Knowledge OS Bootstrap: Seven Epics, Marketplace Security, and Production AI Fixes
Seven epics in one repo. Six releases in one day. A TypeScript monorepo that didn’t exist 48 hours ago now has a compiler pipeline, FTS5 search, and citation-verified answers. April 6th was the day intentional-cognition-os went from design documents to a working knowledge operating system.
What intentional-cognition-os Is
A local-first knowledge OS. You feed it raw corpus — PDFs, markdown, web clips. It compiles that into semantic knowledge. You ask questions. It answers with inline citations that trace back to source material through provenance chains.
The architecture is a TypeScript monorepo with four packages:
packages/
├── types/ # Shared Zod schemas + TypeScript types
├── kernel/ # SQLite storage, FTS5 indexing, retrieval
├── compiler/ # 6-pass Claude API pipeline
└── cli/ # ico command — ingest, compile, ask, lint
Every package has its own build, its own tests, its own exports. No barrel files re-exporting the universe. Clean dependency graph: types → kernel → compiler → cli.
Epic 1: Canonical Design Pack (PR #3)
Before writing code, write the contracts. 14 standards documents froze the architecture: data model, compiler passes, retrieval strategy, CLI surface, error taxonomy, security boundaries. Then a standards freeze — no spec changes without a formal amendment process.

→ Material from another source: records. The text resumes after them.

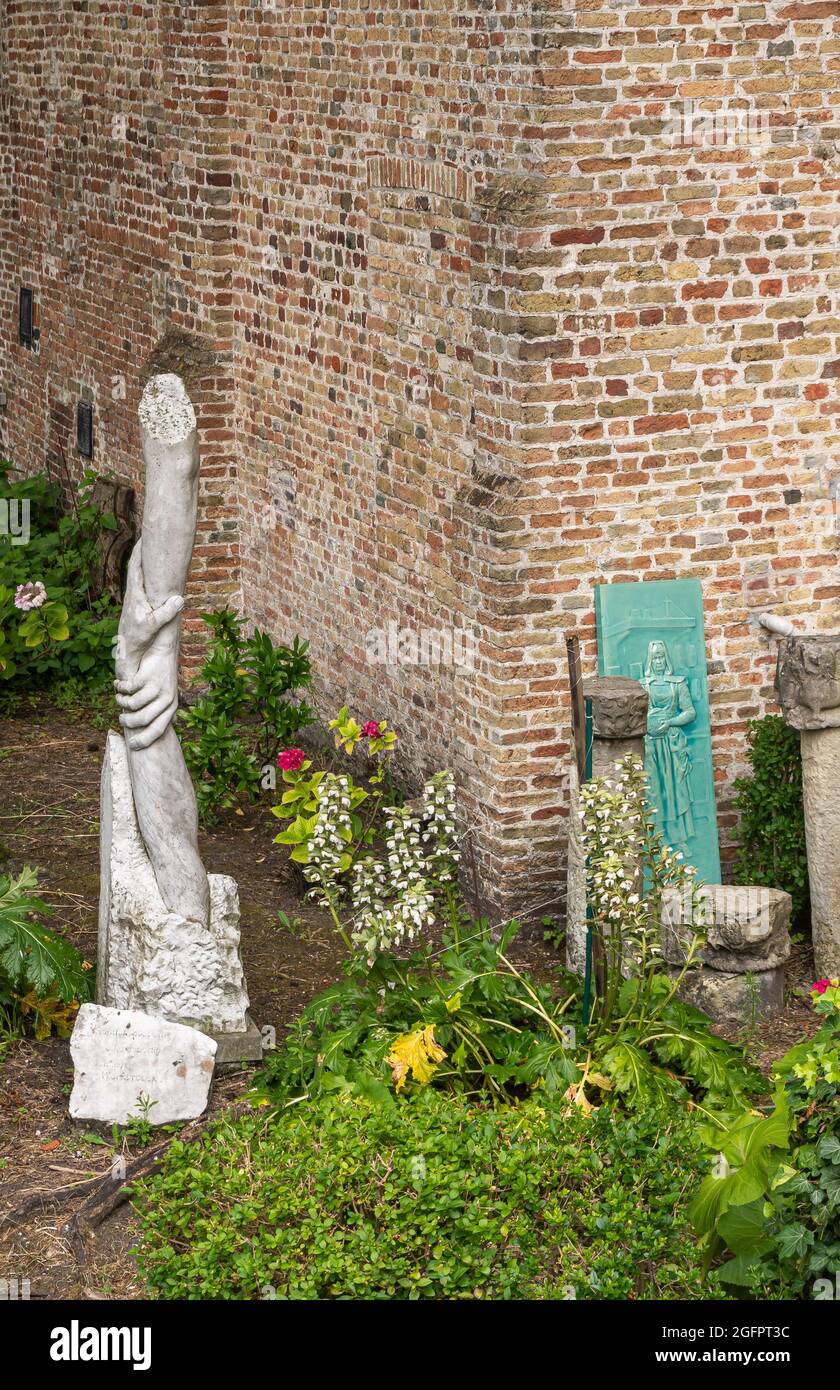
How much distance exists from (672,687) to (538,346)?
155 centimetres

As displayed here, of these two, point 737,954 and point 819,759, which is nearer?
point 737,954

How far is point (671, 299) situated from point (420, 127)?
4.96ft

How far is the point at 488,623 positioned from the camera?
26.2ft

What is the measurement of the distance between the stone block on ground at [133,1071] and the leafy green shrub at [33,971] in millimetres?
428

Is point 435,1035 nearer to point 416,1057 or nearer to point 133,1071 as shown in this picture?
point 416,1057

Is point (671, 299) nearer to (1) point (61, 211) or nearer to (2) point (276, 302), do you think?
(2) point (276, 302)

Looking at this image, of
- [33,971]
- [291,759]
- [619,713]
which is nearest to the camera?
[33,971]

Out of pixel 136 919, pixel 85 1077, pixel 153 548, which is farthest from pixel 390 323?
pixel 85 1077

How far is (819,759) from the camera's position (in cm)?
747

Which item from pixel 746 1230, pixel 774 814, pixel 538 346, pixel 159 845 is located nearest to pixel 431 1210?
pixel 746 1230

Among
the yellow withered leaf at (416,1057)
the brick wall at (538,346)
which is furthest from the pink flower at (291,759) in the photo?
the yellow withered leaf at (416,1057)

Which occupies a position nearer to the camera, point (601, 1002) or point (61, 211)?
point (601, 1002)

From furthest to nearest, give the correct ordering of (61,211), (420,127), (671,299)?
(61,211) < (420,127) < (671,299)

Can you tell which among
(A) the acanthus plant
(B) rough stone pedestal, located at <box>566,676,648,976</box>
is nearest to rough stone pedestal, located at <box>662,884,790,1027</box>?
(B) rough stone pedestal, located at <box>566,676,648,976</box>
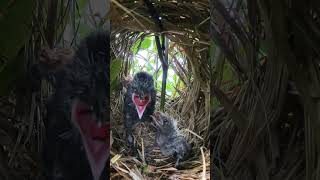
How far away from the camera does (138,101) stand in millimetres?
1324

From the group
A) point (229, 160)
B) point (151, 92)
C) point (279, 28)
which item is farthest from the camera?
point (151, 92)

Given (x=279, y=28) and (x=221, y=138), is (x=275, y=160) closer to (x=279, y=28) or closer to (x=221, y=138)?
(x=221, y=138)

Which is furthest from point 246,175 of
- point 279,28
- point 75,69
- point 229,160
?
point 75,69

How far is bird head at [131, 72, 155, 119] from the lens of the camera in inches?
51.4

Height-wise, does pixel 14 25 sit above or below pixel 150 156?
above

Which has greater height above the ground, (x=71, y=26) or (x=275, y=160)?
(x=71, y=26)

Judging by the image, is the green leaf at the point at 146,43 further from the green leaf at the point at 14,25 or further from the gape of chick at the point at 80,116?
the green leaf at the point at 14,25

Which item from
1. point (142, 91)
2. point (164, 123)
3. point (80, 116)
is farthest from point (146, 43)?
point (80, 116)

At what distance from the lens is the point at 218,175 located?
87cm

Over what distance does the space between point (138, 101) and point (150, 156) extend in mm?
180

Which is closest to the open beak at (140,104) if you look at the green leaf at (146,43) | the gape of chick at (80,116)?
the green leaf at (146,43)

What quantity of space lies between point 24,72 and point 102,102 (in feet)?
0.57

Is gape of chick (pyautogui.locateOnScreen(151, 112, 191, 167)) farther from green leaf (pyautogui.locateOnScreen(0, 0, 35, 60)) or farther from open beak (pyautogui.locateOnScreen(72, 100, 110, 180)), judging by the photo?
green leaf (pyautogui.locateOnScreen(0, 0, 35, 60))

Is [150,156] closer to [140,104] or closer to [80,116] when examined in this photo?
[140,104]
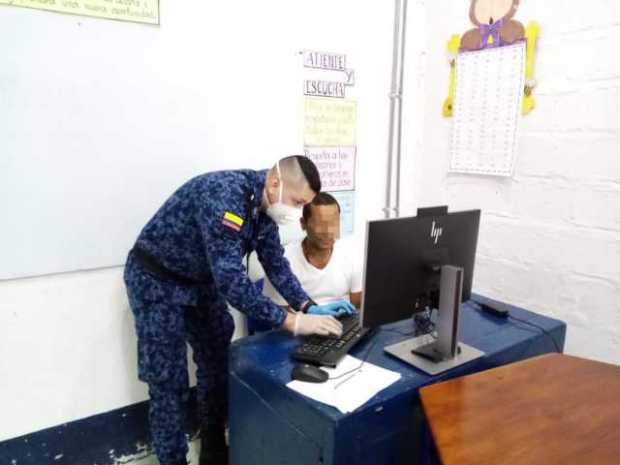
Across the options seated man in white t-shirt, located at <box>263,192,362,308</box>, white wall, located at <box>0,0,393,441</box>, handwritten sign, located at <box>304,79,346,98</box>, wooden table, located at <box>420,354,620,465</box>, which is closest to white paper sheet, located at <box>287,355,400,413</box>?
wooden table, located at <box>420,354,620,465</box>

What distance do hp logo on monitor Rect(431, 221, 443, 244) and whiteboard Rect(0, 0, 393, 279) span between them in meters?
0.94

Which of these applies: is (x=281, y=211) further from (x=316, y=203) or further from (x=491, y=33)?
(x=491, y=33)

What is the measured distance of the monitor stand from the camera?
4.19ft

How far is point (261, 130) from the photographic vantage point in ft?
6.56

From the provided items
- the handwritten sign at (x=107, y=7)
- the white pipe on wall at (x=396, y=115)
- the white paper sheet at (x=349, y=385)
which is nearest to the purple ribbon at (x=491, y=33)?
the white pipe on wall at (x=396, y=115)

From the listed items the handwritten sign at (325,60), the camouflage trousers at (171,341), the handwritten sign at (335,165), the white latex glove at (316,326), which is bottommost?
the camouflage trousers at (171,341)

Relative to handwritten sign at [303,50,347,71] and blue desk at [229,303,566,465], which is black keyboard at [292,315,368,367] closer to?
blue desk at [229,303,566,465]

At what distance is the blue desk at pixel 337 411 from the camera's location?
44.3 inches

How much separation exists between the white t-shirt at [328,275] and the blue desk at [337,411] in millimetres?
394

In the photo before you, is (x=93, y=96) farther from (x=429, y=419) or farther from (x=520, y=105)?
(x=520, y=105)

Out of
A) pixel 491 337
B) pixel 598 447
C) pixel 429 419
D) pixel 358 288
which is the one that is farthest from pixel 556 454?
pixel 358 288

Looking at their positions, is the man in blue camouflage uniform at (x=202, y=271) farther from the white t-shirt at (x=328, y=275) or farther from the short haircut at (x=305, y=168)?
the white t-shirt at (x=328, y=275)

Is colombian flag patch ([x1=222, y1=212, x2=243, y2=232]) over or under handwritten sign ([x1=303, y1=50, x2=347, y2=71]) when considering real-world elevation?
under

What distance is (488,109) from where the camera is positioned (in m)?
2.20
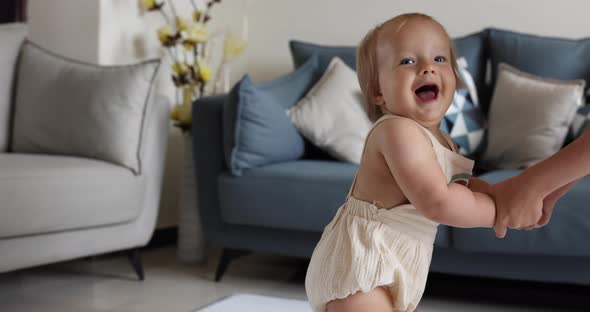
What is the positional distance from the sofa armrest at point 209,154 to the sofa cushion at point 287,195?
9 cm

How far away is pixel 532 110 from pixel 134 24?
180 cm

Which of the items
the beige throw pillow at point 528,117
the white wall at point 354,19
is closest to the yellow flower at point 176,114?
the white wall at point 354,19

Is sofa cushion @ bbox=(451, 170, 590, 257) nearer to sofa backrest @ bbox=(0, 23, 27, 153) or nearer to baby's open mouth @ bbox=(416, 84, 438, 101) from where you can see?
baby's open mouth @ bbox=(416, 84, 438, 101)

This sounds like waterfall. It’s not. It’s insurance. When you’re shipping six more epics the same day, you need something to validate against. The standards documents are that thing.
Epic 2: Repo Foundation (PR #4)
Four packages scaffolded with real tooling. Not placeholder index.ts files — actual build configs, actual test harnesses, actual TypeScript strict mode. 36 tests passing before any business logic existed. The foundation tests validate package boundaries: can kernel import from types? Can cli import from compiler? Can types import from nothing outside itself?
Dependency hygiene is boring until the day your CLI accidentally imports a dev-only test utility from the compiler package and your production build breaks. These 36 tests make that impossible.
Epic 5: Ingest Adapters (PR #6)
Source identity is the first real problem. A PDF, a markdown file, and a web clip all need to become the same internal representation — but they can’t lose their provenance. Where did this text come from? What page? What URL? What date was it captured?
Each adapter — PDF, markdown, web-clip — produces source nodes with full provenance metadata. The ingest pipeline normalizes content while preserving origin. Every downstream operation can trace any text fragment back to its source document, page, and capture timestamp.
Epic 6: Knowledge Compiler Core (PR #7)
The compiler is six passes over ingested source material, each producing a different knowledge artifact:
- Summarize — condensed representation of each source
- Extract — structured facts, claims, definitions
- Synthesize — cross-source connections and themes
- Link — explicit relationships between knowledge nodes
- Contradict — conflicting claims across sources flagged
- Gap — missing knowledge identified from the corpus shape
Each pass calls Claude’s API through a client with retry, exponential backoff, and injection detection. The injection detection matters — if you’re compiling untrusted source material (web clips from arbitrary URLs), you need to catch prompt injection attempts before they corrupt your knowledge base.
const INJECTION_PATTERNS = [
/ignore\s+(all\s+)?previous\s+instructions/i,
/you\s+are\s+now\s+/i,
/system\s*:\s*/i,
/\[INST\]/i,
/<\|im_start\|>/i,
];
function detectInjection(content: string): InjectionResult {
const matches = INJECTION_PATTERNS
.map(p => ({ pattern: p.source, match: p.exec(content) }))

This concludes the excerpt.